__SOURCE TEXT__

[BEGIN]

# modified diecasts



## pilotman (Oct 3, 2005)

Has anyone tried to modify one of those large scale plastic WWII diecasts.
I have a 1/18 scale Corsair from www.updiddilyupup.com
I would like to add a motor to make the prop turn slowly and maybe some nav. lights or some thing.


----------



## John P (Sep 1, 1999)

Just because I'm a horrible nitpicker, I'm gonna point out it's not a die cast - die cast refers to metal toys. These things are big plastic toys, _molded _like any other plsatic thing. 

I have the P-47. I was going to repaint it in my Dad's markings and accurize it some day. Looks like it'll take an awful lot of work to make it look like anything other than a big toy, though!


----------



## pilotman (Oct 3, 2005)

*plastic diecast?*

technically you're right.
I think of diecasts as anything prepainted and put together and a model as something I get to paint and build.
Which brand of P-47 did you get?
updiddilyupup.com has a Corsair and a P-51 from BBI which have greater detail, both built and painted than 21st century although 21st has a much greater selection and I think they're getting better.
They are soon to release a "pappy" boyington corsair and an avenger is in the works.


----------



## John P (Sep 1, 1999)

I got the 21st century P-47D razorback from Mad Cat Aviation. It's hanging from the ceiling over my head right now .


----------



## Orne (Feb 23, 1999)

Picked up one of the smaller P-40 Flying Tigers. Unfortunately the profile looks more like a P-47 because of the bulging tunnel that runs between the wingroots, so I'm going to replace the wing with a Revell P-40 wing section. Also going to vacform an accurate windscreen and canopy - the toy has a bubbled canopy.


----------



## pilotman (Oct 3, 2005)

I like 21st century's 1/32 scale series, they've just come out with quite a few more.
I have some on my web site and have the Me 262 personally. Its just easier when you have kids to get a finished product and do some light modifications.
Post some pics of your completed P-40, it sounds interesting.


----------

[END]

__LISTED RECORDS__
[BEGIN]

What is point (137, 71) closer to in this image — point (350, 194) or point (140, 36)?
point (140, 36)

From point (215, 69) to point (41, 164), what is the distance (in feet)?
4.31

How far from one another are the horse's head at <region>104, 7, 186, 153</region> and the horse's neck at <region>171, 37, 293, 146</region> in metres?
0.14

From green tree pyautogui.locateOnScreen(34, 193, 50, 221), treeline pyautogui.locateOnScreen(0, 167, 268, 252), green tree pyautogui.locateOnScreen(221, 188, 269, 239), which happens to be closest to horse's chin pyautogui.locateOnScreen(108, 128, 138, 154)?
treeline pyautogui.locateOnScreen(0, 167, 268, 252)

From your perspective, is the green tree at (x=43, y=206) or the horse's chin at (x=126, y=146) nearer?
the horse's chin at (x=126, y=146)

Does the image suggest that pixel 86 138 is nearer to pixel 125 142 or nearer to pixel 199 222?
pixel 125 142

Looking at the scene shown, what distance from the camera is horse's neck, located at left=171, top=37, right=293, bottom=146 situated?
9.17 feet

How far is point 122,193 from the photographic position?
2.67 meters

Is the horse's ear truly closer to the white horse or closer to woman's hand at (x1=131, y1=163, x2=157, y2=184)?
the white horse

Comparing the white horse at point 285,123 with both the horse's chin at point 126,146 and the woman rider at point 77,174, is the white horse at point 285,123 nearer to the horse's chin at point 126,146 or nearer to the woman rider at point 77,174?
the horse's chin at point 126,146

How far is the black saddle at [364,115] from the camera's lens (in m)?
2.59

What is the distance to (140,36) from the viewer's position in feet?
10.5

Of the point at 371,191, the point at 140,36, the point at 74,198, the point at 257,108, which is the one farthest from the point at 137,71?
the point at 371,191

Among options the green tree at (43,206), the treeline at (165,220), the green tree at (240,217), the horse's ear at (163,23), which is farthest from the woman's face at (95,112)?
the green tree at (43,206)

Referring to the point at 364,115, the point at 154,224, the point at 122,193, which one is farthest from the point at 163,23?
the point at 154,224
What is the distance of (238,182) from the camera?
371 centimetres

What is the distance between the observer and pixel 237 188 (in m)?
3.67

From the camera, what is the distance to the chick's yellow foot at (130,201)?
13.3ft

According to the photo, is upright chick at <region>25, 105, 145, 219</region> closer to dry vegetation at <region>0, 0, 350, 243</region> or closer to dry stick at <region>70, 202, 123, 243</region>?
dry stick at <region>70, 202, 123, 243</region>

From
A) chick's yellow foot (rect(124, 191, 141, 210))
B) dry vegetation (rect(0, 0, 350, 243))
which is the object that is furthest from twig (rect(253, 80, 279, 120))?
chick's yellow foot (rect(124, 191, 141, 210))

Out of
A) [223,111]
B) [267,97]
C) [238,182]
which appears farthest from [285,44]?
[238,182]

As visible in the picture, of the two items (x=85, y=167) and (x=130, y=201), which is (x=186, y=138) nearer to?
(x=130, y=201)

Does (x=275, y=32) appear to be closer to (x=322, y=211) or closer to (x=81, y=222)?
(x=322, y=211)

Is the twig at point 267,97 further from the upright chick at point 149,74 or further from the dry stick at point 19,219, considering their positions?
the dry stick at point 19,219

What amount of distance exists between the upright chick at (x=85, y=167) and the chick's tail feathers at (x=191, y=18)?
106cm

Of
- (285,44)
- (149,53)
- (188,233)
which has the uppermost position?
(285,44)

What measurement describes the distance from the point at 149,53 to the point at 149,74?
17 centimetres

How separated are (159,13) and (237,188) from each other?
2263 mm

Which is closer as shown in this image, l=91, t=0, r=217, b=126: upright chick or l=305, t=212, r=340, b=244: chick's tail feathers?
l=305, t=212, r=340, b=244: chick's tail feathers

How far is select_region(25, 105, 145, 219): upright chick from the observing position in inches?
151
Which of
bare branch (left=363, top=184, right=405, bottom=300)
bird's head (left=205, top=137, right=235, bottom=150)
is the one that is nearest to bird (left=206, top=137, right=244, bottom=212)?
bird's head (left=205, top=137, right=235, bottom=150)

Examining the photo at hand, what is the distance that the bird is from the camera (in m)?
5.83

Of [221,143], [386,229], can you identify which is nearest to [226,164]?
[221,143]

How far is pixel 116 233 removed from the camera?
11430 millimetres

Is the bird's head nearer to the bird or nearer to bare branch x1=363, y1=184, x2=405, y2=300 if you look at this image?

[END]

__TO BE DONE__
**1)** In the forum thread on modified diecasts, why does Orne plan to replace the wing of the P-40 Flying Tigers toy with a Revell P-40 wing section? Answer in one to three sentences.
**2)** In the forum thread on modified diecasts, where did John P get his 21st century P-47D razorback?
The listing has no connection to the thread.

__THE REPLIES__
**1)** The toy's profile looks more like a P-47 than a P-40 because a bulging tunnel runs between the wingroots. Fitting a Revell P-40 wing section is meant to correct that.

**2)** From Mad Cat Aviation.